One of the best ways to build an ever growing income stream from your stock investment is with a DRIP. Simply stated a DRIP is a Dividend Reinvestment Plan whereby dividend distributions from your stock holdings are reinvested to purchase additional shares. By taking advantage of this type of investment vehicle you gain numerous advantages over the long term by allowing time to compound your investment. Let’s take a closer look at DRIPs and some of their inherent advantages.
One of the greatest advantages a DRIP features, is the ability to purchase additional stock fee free. Typically, when you buy stock from any of the popular brokerage houses a commission is charged per transaction. When you receive a dividend distribution that is enrolled in a DRIP the cash received is automatically reinvested and additional shares are added to your account for free. We all know that even small fees can add up to a lot over a long term investment and anytime you can add additional shares to your account at no cost should be taken advantage of.
DRIPs have the ability to provide you with tremendous compounding returns over time. Essentially, a one time purchase can grow to be quite large over time as DRIPs enter you into a never ending growth cycle whereby dividends automatically purchase additional shares which in turn provide an even greater number of shares at the next dividend distribution date.
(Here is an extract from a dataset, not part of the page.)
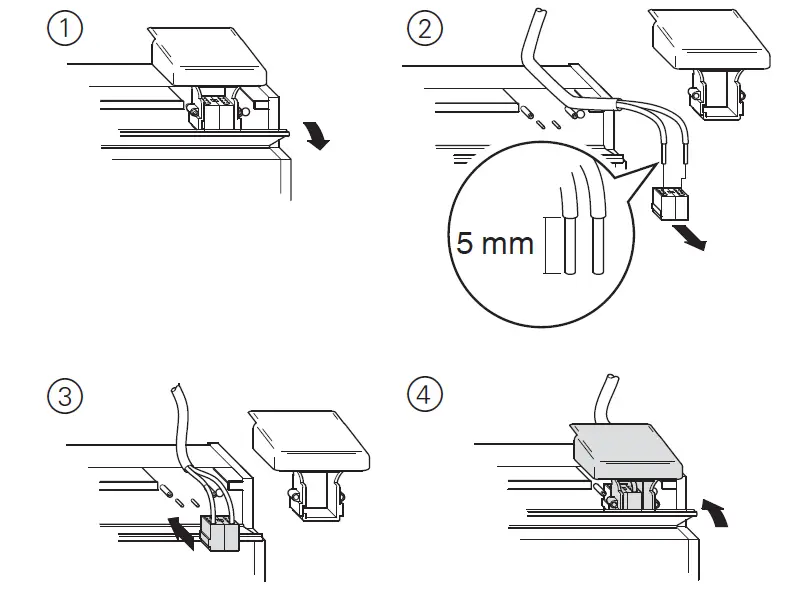 ①

②

5 mm

③

④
For example, if you had $2,000 invested in Pepsi in 1980, that would be worth more than $150,000 by the end of 2004. You would have started with 80 shares, but by reinvesting dividends, you’d now have 2,800 shares (source: Dividend.com).
Another great benefit of reinvesting dividends is the ability to automate purchases. This ‘set it and forget it’ approach essentially takes the ‘financial noise’ out of the equation when trying to decide whether or not you should make a stock purchase. Too often we are bombarded with scary headlines about the stock market and the direction it is headed in. These “news” sources might convince you, at times, to not invest or reinvest your dividend distributions. By enrolling in a DRIP, the thought process is essentially removed from the equation as every dividend received is automatically used to purchase additional shares. By having this autopilot approach you are afforded the luxury of putting your dividend distribution to work immediately which, as mentioned above, simply affords you portfolio faster growth.
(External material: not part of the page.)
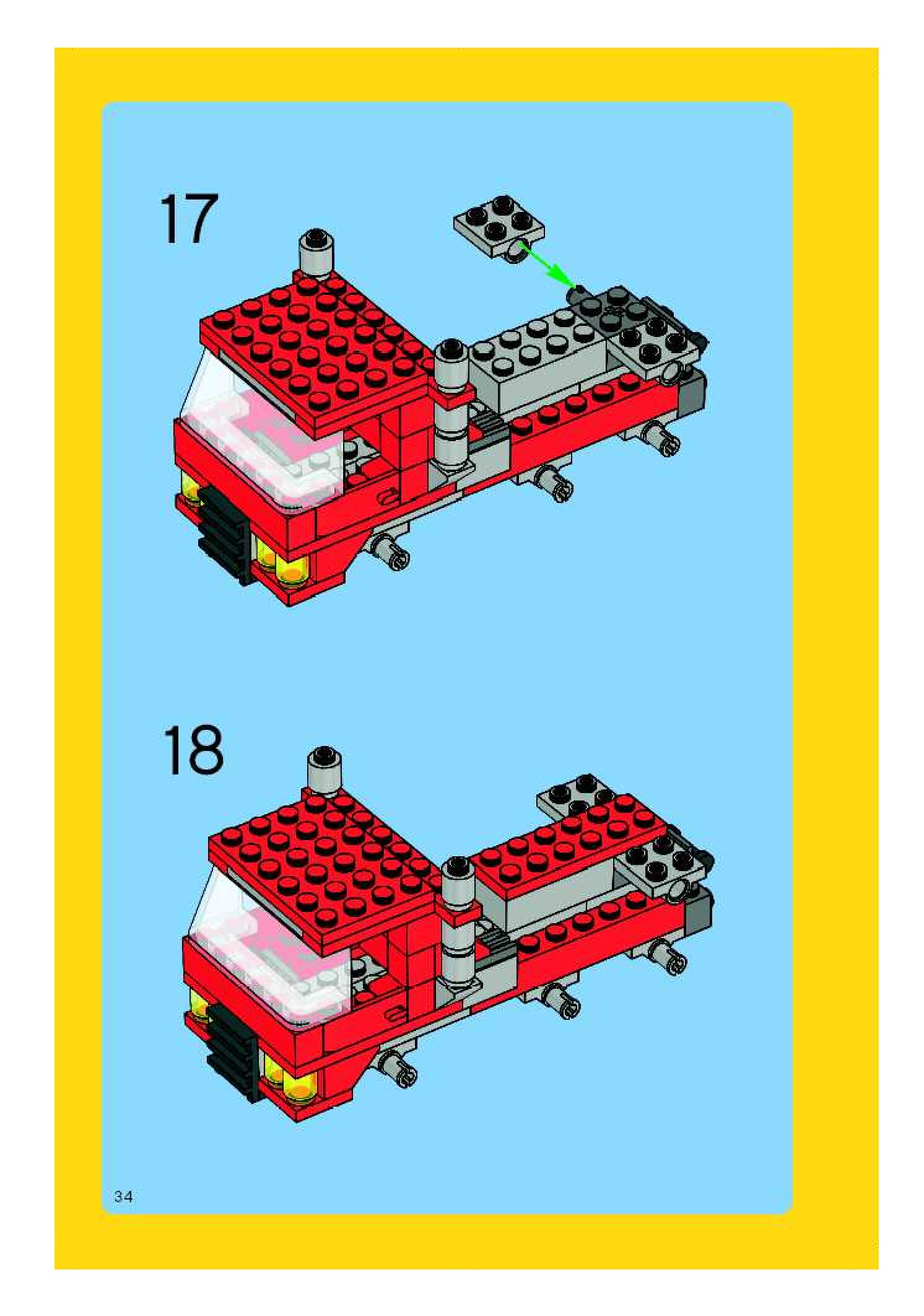 17

18

34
These days DRIPs are very flexible in nature. You have the choice of determining full or partial enrollment with each investment you make. Say, for instance, you’d like to grow your portfolio by adding additional shares but also are looking for some dividend spending cash with each distribution. Solution: Enroll in a partial DRIP whereby a portion of your dividends purchase additional shares while the rest are given to you as cash. It is fully up to you to decide. Some stock brokerages even allow a flexible DRIP whereby dividends received in one company can purchase shares in another. Typically, DRIPs can only be reinvested into shares of the company that paid them. Scottrade, for example offers this flexible DRIP program whereby dividend distributions of, say Coca Cola, can be used to purchase shares in Pepsi. This is a great way to add diversity within your dividend income portfolio.
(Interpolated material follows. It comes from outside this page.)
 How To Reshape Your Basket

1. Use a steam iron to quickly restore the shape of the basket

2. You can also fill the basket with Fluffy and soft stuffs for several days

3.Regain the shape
Another great advantage of enrolling in a DRIP is the ability to receive discounts from the companies that are sending you the distributions. Many companies offer 5% or even 10% discounts on your share price if you choose to reinvest your distribution back into the company that paid them. Just think about all these money saving advantages DRIPs offer. You save money on purchase fees and you may also be offered a share price discount.
Dollar Cost Average
Finally, DRIPs also give you the benefit of dollar cost averaging your purchase price without adding any new money of your own. If you bought a stock that happened to lose value after your purchase date your next dividend distribution will automatically buy new shares at a lower price thus lowering your average cost of the position.
One final note to be aware of when looking at different DRIP programs that exist is the ability to purchase whole or fractional shares. Most regular DRIP programs allow for the purchase of fractional shares which simply means that even the smallest dividend distributions can be reinvested even if the dividend received is not enough to buy one whole share. In this manner you are able to buy half, quarter or even tenths of a share of stock allowing your compounding machine to work with any dividend amount.
Other DRIP programs that exist are known as synthetic DRIPs whereby only whole shares can be purchased at a time. The disadvantage of these types of DRIPs is the fact that more money is needed up front in order to make sure your dividends received are enough to buy at least one whole share otherwise your dividend will be distributed as cash.